In return for security, hosting and distribution, users of services like YouTube allow the company to profit from their content. While YouTube stars can earn a healthy living from attracting viewers to their channel, there is no doubt that many of the profits don’t end up in their pockets. It might not seem like a bad deal to some, however. YouTube is an immensely popular destination on the internet, and gives creators a reliable, high-volume platform for free. They also handle the logistics required for creators to simply focus on what they do best: create.

Blockchain is turning the tables on this model. Flixxo, a decentralized content distribution platform, allows creators to offer their content to very specialized audiences, who pay cryptocurrency tokens to fund and enjoy their projects. A growing following is reflected in the price of the token itself. To earn them, participants in Flixxo simply make the videos on their computer available to the network, much like the peer-to-peer service BitTorrent. Whether these are the indie favorites of the filmmakers they’ve subscribed to or triple-A titles is irrelevant. This decentralized crowdfunding and hosting solution is offloading the costs of running the network on the users, but also making it more lucrative and rewarding to take part. (See also: Does Blockchain Technology Pose a Threat to Netflix?)

Blockchain-based solutions also have all essential security needs covered. Because of its networked nature, blockchain is impervious to hackers who can only reach a single node and not affect functionality for a whole network. Thanks to decentralized hosting and encryption, the system is entirely self-sustained.

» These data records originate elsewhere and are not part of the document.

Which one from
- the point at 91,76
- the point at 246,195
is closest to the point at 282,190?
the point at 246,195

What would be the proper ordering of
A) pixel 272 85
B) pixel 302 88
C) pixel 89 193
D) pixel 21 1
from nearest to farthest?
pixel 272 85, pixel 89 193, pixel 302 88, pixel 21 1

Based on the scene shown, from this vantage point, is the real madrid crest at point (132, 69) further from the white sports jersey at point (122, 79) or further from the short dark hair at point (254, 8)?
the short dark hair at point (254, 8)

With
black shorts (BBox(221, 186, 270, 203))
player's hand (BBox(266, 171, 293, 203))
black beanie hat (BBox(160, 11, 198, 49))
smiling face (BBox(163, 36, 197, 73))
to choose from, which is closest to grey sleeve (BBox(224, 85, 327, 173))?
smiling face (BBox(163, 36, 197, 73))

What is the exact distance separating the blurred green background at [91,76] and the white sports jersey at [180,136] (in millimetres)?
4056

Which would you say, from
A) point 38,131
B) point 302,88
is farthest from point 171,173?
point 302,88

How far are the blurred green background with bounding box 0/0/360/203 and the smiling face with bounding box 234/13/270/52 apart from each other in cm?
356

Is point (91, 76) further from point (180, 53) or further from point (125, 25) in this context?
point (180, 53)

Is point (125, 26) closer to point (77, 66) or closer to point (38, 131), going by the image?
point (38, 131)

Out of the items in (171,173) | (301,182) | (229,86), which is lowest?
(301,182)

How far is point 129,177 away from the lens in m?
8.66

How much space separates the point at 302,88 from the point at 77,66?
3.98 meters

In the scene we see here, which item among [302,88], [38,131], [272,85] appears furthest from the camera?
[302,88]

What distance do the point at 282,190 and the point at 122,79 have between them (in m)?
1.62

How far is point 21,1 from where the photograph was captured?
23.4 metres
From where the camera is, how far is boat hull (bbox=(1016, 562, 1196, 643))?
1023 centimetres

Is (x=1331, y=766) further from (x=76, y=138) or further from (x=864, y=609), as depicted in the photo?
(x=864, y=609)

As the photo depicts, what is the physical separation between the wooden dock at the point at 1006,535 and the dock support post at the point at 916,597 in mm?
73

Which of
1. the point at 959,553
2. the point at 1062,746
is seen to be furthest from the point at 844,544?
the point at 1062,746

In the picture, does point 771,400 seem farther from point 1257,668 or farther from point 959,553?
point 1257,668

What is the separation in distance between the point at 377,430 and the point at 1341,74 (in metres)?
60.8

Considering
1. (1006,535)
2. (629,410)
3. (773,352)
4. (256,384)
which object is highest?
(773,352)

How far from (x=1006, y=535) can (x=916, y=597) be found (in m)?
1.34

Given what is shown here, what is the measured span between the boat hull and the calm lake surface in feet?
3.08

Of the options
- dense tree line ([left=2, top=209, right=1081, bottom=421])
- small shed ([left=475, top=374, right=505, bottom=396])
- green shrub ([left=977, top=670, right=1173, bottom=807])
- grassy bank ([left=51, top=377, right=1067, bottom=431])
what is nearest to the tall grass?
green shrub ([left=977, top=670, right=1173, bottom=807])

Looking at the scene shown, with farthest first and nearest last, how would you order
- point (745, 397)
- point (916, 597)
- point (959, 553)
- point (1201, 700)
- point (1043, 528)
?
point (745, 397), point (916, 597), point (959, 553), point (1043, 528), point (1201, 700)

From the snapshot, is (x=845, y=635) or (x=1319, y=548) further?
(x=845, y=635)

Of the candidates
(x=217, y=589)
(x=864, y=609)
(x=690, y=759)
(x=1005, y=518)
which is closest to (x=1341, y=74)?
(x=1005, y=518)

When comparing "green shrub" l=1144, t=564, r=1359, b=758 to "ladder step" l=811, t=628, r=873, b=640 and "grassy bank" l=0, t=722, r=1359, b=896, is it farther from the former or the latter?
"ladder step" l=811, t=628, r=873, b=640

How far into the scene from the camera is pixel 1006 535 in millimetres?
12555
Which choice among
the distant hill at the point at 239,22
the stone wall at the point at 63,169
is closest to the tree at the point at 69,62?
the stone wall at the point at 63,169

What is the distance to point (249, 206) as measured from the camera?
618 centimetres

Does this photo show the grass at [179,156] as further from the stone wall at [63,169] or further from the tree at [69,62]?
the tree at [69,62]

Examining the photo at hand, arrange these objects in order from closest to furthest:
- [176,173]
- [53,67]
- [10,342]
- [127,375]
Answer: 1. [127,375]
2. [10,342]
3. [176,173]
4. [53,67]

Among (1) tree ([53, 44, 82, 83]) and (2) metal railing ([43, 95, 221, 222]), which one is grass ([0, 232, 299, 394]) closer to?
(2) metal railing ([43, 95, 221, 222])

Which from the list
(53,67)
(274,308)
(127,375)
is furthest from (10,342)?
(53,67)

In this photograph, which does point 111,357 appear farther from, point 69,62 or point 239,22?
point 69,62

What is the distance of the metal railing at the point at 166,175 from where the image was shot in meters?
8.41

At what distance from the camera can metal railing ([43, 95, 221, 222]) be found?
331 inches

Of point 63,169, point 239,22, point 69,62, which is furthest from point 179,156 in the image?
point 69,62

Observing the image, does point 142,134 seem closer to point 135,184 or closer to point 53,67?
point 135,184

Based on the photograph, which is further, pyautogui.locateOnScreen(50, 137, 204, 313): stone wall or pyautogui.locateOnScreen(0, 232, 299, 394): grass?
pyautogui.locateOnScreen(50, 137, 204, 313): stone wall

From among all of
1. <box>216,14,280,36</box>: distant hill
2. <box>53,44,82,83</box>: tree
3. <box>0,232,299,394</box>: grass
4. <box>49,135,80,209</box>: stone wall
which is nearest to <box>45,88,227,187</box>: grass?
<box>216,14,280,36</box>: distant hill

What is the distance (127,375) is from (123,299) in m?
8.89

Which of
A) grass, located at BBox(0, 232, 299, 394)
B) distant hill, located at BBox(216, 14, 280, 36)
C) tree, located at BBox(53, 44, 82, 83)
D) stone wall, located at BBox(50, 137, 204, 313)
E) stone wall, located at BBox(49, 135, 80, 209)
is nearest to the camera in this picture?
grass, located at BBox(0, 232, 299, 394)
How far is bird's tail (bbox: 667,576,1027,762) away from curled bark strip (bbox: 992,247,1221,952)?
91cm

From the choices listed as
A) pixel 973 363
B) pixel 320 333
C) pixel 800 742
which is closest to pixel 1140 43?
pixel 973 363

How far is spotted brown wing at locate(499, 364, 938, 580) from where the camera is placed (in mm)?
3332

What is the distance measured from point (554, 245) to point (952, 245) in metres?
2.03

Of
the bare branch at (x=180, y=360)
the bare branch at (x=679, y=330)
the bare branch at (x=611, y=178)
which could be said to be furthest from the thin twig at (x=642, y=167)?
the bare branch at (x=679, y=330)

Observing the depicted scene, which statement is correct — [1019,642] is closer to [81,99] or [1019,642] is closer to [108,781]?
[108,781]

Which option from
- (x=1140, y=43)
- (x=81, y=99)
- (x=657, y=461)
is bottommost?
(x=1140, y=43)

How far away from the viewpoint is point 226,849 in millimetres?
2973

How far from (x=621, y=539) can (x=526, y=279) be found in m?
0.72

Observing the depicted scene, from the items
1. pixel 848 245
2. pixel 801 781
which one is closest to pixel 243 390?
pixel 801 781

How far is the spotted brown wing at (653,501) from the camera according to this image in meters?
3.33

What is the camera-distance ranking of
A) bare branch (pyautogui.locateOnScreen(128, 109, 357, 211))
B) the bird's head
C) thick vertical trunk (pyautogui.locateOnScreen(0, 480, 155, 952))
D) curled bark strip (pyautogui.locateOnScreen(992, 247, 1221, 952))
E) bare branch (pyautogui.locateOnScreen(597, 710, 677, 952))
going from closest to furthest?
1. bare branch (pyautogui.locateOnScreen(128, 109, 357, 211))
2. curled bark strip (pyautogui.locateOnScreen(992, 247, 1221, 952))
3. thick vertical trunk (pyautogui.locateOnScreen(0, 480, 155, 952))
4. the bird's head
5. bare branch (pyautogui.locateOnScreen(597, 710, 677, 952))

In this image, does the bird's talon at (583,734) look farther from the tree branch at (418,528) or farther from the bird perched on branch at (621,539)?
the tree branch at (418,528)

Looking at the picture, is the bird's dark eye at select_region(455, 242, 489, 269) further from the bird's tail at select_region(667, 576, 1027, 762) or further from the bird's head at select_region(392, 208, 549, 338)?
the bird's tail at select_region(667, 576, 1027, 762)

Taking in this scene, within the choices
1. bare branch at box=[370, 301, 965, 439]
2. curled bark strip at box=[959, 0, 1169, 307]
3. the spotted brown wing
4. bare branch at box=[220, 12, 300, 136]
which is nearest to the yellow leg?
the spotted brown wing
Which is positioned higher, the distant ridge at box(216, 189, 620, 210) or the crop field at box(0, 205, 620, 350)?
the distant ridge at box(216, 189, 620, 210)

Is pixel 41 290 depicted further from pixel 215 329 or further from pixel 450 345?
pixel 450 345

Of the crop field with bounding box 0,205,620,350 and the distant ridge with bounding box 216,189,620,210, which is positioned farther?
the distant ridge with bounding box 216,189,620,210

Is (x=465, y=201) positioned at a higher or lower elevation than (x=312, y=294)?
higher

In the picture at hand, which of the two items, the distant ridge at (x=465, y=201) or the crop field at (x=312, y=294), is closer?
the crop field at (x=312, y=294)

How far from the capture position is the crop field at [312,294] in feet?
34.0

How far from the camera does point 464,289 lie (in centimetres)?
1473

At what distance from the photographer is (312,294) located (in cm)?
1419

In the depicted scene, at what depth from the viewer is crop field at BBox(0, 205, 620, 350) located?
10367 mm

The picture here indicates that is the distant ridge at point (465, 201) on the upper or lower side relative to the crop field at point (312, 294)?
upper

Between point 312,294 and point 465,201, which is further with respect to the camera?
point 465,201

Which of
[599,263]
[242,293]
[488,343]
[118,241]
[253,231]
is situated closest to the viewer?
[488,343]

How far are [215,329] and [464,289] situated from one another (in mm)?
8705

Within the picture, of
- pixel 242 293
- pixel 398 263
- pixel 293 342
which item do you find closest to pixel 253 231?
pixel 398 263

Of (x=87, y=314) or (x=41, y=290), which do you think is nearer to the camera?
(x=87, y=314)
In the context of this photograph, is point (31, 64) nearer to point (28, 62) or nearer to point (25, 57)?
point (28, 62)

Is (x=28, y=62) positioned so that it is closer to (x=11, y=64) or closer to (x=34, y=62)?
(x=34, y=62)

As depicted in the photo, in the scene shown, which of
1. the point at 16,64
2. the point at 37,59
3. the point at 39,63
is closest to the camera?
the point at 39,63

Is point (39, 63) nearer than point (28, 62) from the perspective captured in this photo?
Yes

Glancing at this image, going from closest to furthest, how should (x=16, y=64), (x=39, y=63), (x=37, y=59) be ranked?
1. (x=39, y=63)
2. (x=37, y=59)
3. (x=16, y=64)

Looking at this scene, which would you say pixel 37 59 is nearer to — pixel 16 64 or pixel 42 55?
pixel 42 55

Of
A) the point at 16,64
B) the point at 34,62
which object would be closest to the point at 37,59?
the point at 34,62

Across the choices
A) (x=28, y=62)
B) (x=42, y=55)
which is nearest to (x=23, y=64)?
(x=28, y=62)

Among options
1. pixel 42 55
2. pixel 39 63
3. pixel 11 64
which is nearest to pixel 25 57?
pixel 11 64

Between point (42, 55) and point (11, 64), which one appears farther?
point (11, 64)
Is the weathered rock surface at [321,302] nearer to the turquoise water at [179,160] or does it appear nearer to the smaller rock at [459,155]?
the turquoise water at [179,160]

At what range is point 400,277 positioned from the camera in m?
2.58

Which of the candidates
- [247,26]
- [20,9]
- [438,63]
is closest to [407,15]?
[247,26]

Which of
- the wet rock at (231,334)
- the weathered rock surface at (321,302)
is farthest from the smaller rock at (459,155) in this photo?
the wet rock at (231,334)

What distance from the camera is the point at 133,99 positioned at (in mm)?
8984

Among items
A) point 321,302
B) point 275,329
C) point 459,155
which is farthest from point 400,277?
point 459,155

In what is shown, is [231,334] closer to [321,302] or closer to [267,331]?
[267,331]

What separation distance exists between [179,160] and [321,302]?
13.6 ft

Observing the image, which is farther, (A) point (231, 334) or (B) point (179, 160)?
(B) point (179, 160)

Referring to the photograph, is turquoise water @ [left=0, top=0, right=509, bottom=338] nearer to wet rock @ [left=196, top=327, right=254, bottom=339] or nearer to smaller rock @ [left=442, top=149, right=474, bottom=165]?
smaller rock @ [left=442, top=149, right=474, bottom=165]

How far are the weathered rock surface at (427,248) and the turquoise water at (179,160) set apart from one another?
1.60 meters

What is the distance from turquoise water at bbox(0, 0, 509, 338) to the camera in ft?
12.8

A World with Decentralized Distribution

Currently, content creators are not paid enough for their services. To use a real example, popular YouTuber Pewdiepie earned $15 million in 2016. This is a considerable sum, to be sure, but is low considering that he has over 57 million subscribers on his channel. That’s about a sixth of the entire population of the United States. If each were willing to pay just a single dollar per year to watch as much of Pewdiepie’s famously silly antics as they like, his annual take would increase threefold.

Unfortunately, this is the standard for many industries. In Hollywood and the music scene, actors and musicians are paid handsomely for their talents, but it’s the distributors that reap the most profit. A beautiful performance by a popular actor may result in a million-dollar payday, but will earn the studio hundreds of millions in worldwide ticket sales. As blockchain technology becomes more ubiquitous, those who once profited from managing centralized content hubs will no longer be able to exercise the same degree of control over the system.

Looking Towards the Horizon

In the future, viewers will forego paying subscriptions to platforms and can instead give directly to the content providers they love. Creators will therefore receive a larger share of the pie. By allowing the blockchain to use their computer to support the network, the costs that YouTube incurs from hosting billions of videos and a global audience are distributed evenly, and all will be happy to pay the price.

As this type of cooperative system is adopted, the benefits of cutting out the middlemen will become more apparent. A producer who was once hesitant to brand herself as a “YouTube star” will be able to be famous in her own right. Consumers, in turn, can pay less for what they want to watch, and not a single cent for irrelevant content. It may not happen overnight, but those who watch closely already see a revolution in the making.